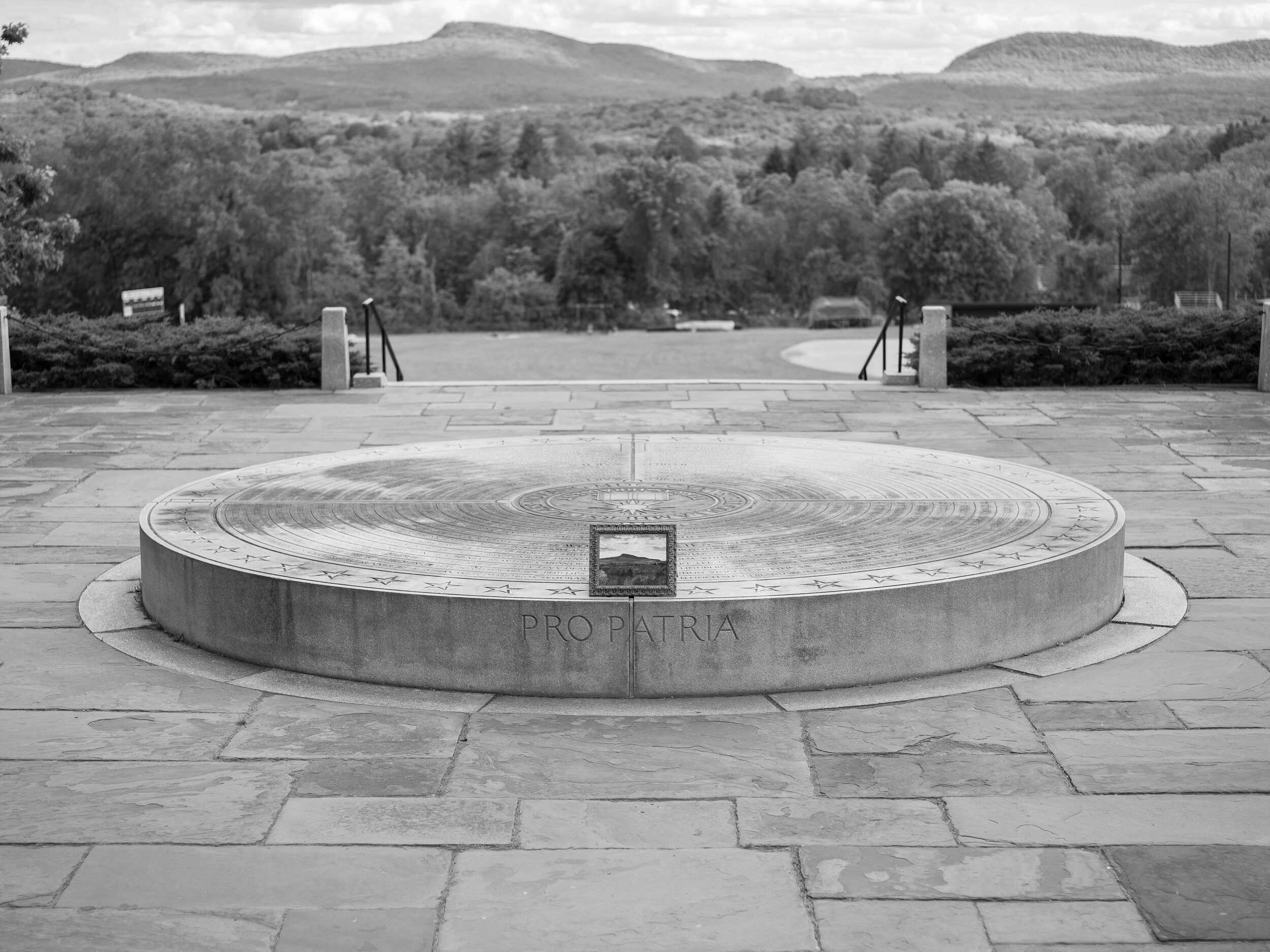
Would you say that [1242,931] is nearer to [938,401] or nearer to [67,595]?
[67,595]

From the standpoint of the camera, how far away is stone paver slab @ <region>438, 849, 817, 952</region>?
4484 millimetres

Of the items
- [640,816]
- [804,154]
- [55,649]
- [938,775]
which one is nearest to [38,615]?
[55,649]

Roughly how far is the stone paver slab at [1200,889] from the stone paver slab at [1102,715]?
121 cm

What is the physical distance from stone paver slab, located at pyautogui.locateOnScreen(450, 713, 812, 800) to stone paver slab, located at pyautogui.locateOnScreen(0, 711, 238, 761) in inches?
42.2

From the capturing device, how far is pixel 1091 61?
167m

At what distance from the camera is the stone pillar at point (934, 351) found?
647 inches

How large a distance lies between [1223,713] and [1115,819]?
136 cm

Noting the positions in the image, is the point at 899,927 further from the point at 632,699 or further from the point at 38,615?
the point at 38,615

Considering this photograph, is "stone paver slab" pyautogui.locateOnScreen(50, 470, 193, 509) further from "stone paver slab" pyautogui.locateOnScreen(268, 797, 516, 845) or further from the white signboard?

= = = = = = =

-- Exercise prompt --
Pull out every item above word for word, leaving out the pictures.

-- Solution to this problem --
Would you say that [1242,931] is nearer to [938,401] or nearer to [67,595]?
[67,595]

From the standpoint of the camera, how far away is stone paver slab @ <region>438, 849, 817, 952</region>?
4484 millimetres

Of the items
- [640,816]
- [804,154]
- [55,649]
- [938,775]
which one is nearest to [38,615]?
[55,649]

Roughly how far is the stone paver slab at [1200,889] from the stone paver slab at [1102,715]?
121 cm

What is the physical distance from stone paver slab, located at pyautogui.locateOnScreen(450, 713, 812, 800) to stone paver slab, located at pyautogui.locateOnScreen(0, 711, 238, 761) in inches?
42.2

From the capturing device, how far is pixel 1091 61?
167m

At what distance from the camera is the stone pillar at point (934, 351) found?
647 inches

How large a distance lies between [1223,713] and [1115,819]?
136 cm

Noting the positions in the image, is the point at 899,927 further from the point at 632,699 or further from the point at 38,615?
the point at 38,615

Considering this photograph, is "stone paver slab" pyautogui.locateOnScreen(50, 470, 193, 509) further from "stone paver slab" pyautogui.locateOnScreen(268, 797, 516, 845) or further from the white signboard?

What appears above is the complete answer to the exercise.